Living in Liberty was founded in 2012 by Elizabeth Echevarria to restore dignity, freedom, and a new life to victims of commercial sexual exploitation by creating a safe, secure, loving, and nurturing community where healing occurs and a new life begins.
Elizabeth is an amazing warrior with a servant’s heart. She became interested in the issue of sex trafficking over a decade ago when she lived in the D.C. metro area. As a women’s ministry leader in her church, she was looking for a retreat speaker without much success. Someone shared a story about a ministry in India started by Beth Grant, Project Rescue where they helped children out of brothels while their mothers were working. Children were often in the rooms where their mothers are providing services. This organization came in and provided childcare, keeping the children from being exposed to what was going on. Through this program, the leaders were able to reach out to the trafficked women to create a plan of exit from the industry. Elizabeth had a strong desire to serve but knew her husband would not be on board to move to India. She began researching locally and realized that it was happening here in the United States, and set out to learn more about the issues.
Elizabeth’s husband’s job relocated them to Pittsburgh. After arriving here she prayed for an entire year to be led to serve in this area. She became painfully aware there were not any aftercare services for victims specifically for sex trafficking. While attending ministry school she again discovered there was a need for care services for these women. She immediately set out to create relationships within the local community and friended a local trusted pastor. His church was used as a safe place to engage with the women.
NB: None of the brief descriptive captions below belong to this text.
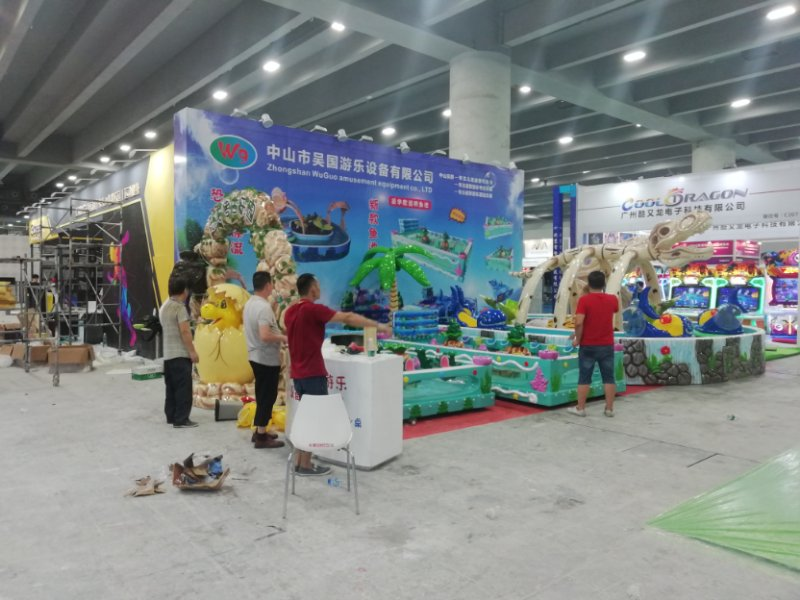2021永州蓝山皮具箱包展览会将于10月举行(www.828i.com)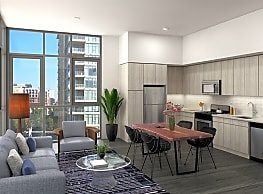 442 Residences - Long Beach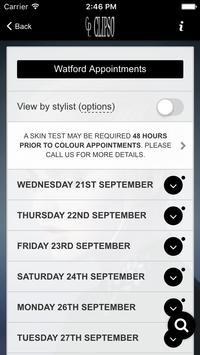 CLIPSO apk screenshot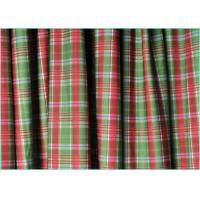 Red And Green 4 Way Stretch Warp Knitted Matt Lycra Plaid Fabric / Printed Spandex Fabric  1.5m*220gsm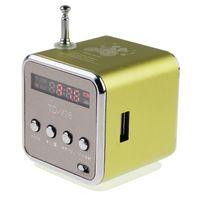 Портативная колонка, TD-V26, FM Radio, microSD, USB, дисплей, зеленый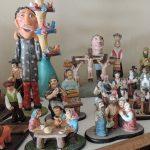 Fernando Morgadoさんの陶房風景
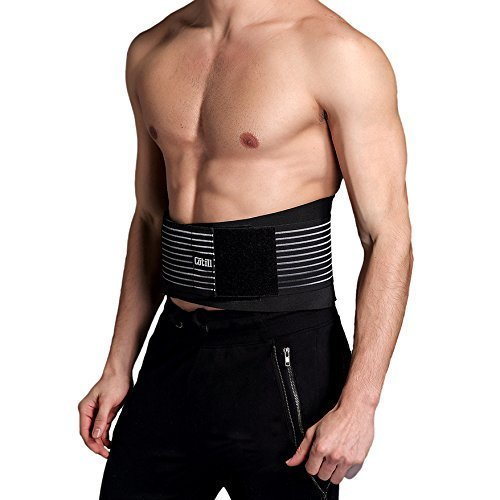 Cotill Lower Back Support Belt - Lumbar Support Brace for Pain Relief and Injury Prevention - Dual Adjustable Straps and Breathable Mesh Panels (L/XL)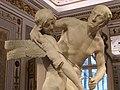 Daedalus and Icarus, Antonio Canova.jpg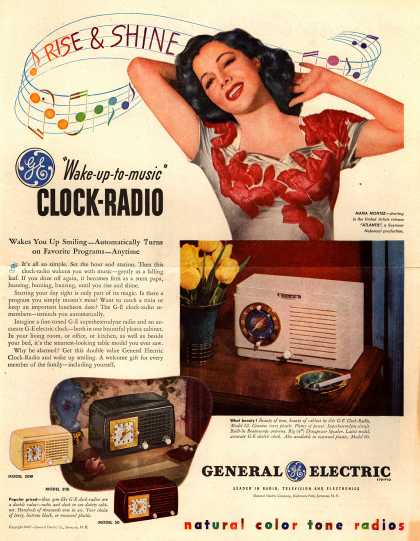 "General Electric Company's GE Clock Radios – ""Wake-up-to-music"" Clock-Radio (1947)"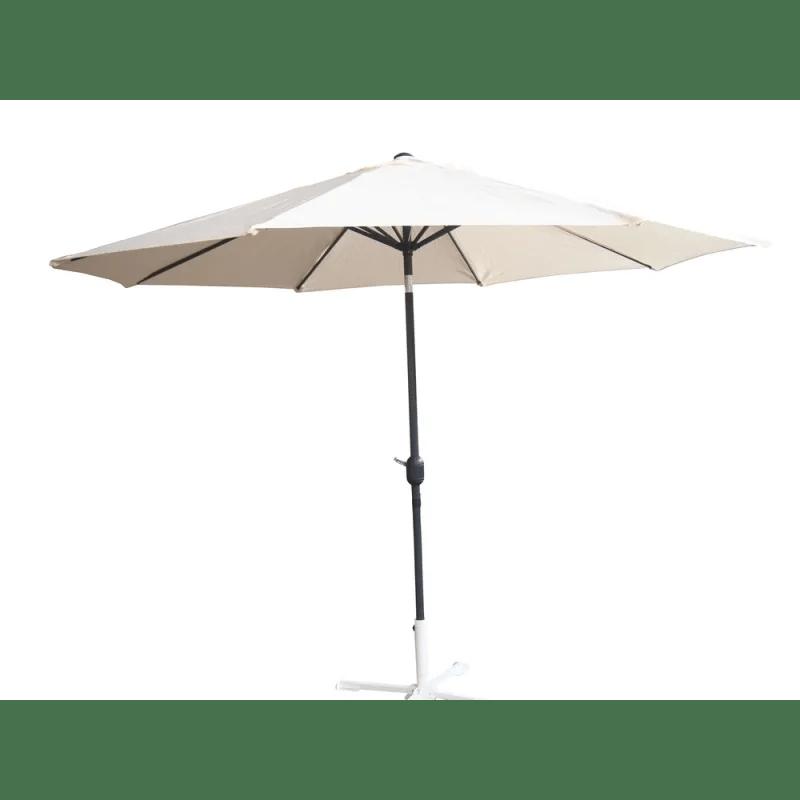 open box palm springs 8ft aluminium patio umbrella w tilt cream
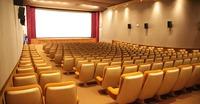 Cinéma Panoramic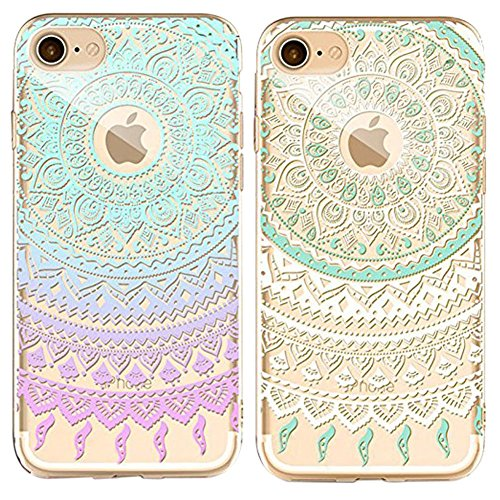 Doppel-Pack (Packung mit 2) iPhone 6/6S Plus Hülle, iPhone 6 6S Plus Silikon Hülle [Kratzfeste, Scratch-Resistant], Sunroyal® iPhone 6 6S Plus(5,5Zoll) Hülle TPU Case Schutzhülle Silikon Crystal Kirst Pattern 05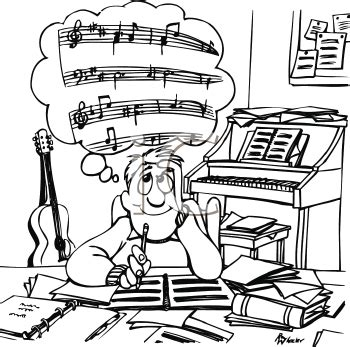 composer clipart clipart panda free clipart images
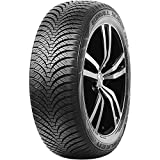 Falken Euroallseason AS-210 XL M+S - 215/55R16 97V...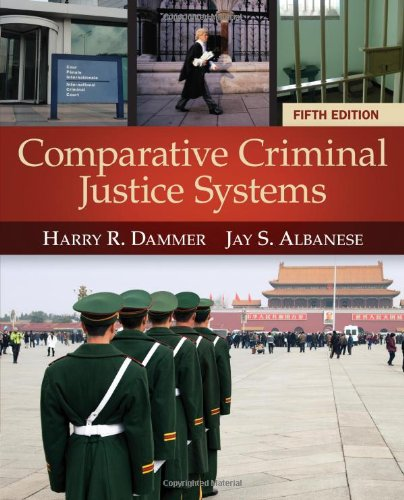 Comparative Criminal Justice Systems  5th 2014 edition cover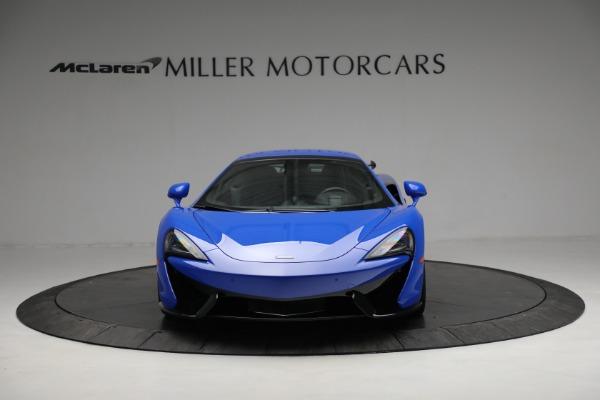 New 2020 McLaren 570S Spider Convertible for sale $236,270 at Maserati of Westport in Westport CT 06880 13
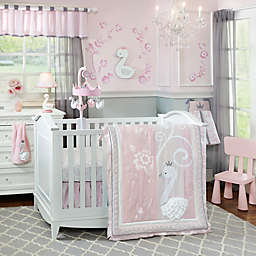 Lambs & Ivy® Swan Lake Crib Bedding Collection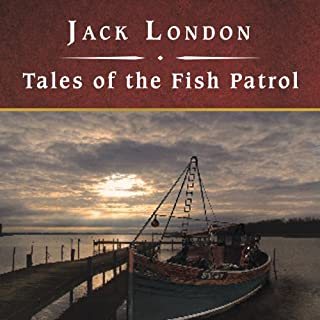 Tales of the Fish Patrol cover art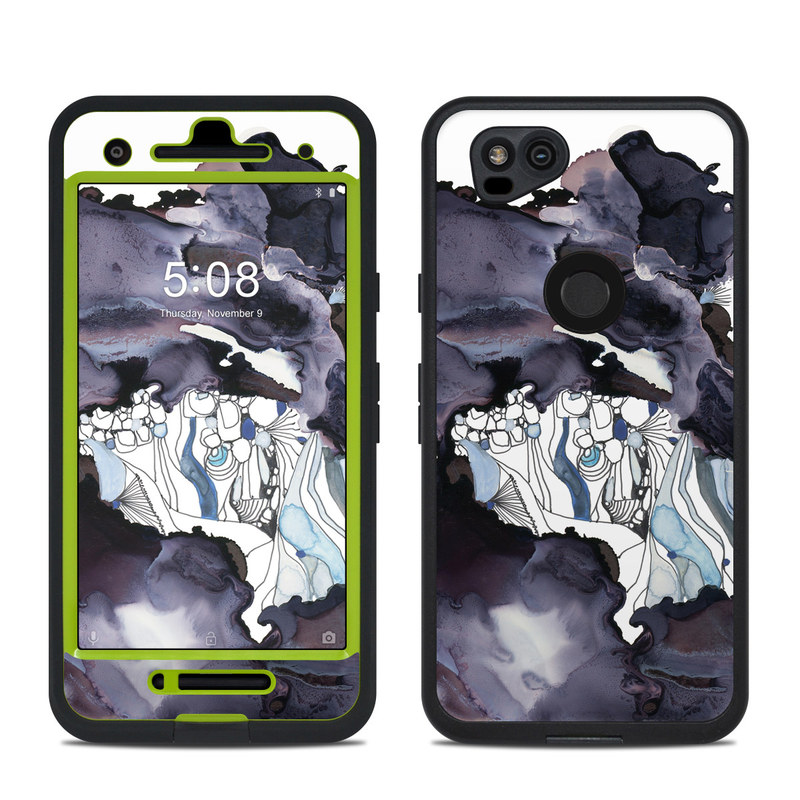 LifeProof Pixel 2 fre Case Skin design of Watercolor paint, Illustration, Art, World, Paint, Cg artwork, Drawing, Graphic design, Animation, Rock with black, purple, white, blue colors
Elizabeth started with a staff of 13 volunteers walking the streets of Homewood approaching women, passing out cards offering a safe place to eat, shower, rest. Her staff quickly dwindled to 2 people. However, Elizabeth never lost sight of her mission and she continued on a prayerful journey. She formed meaningful Christian relationships all over the country with others leaders involved in rehabilitating victims who inspired and motivated her to keep going.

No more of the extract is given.